== Your objective ==
Look below for the line containing "70's Revival Pirelli"; from there, print each line exactly up to and including the line containing "沈阳220平米大平层装修效果图 卧室", and stop.

━━ Provided data

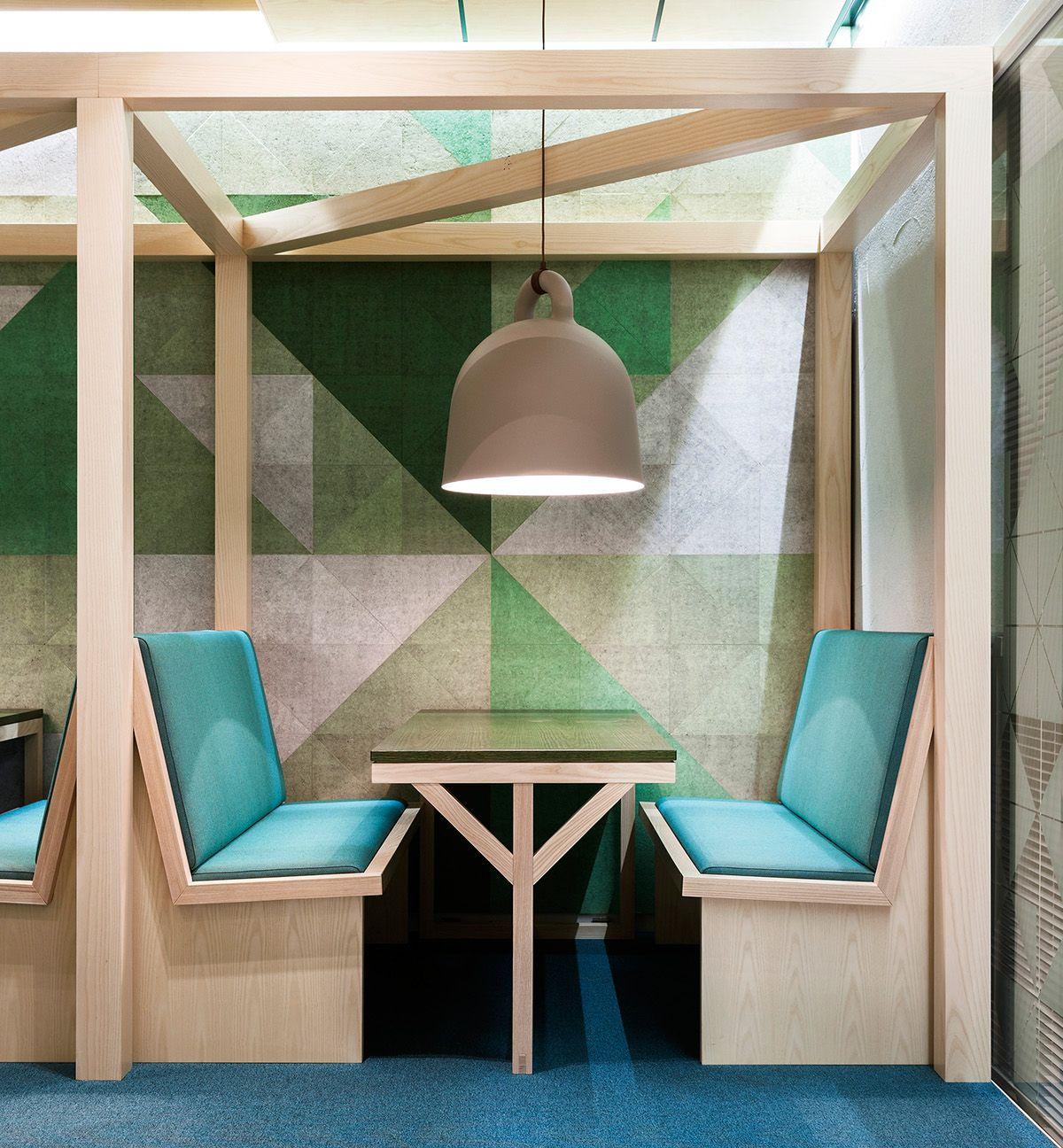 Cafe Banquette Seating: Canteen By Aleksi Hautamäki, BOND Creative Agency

━━━━
━━ Provided data

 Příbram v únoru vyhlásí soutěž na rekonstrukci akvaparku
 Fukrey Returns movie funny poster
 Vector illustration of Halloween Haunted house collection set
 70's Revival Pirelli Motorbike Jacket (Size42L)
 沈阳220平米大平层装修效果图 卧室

━━━━

== Task output ==
 70's Revival Pirelli Motorbike Jacket (Size42L)
 沈阳220平米大平层装修效果图 卧室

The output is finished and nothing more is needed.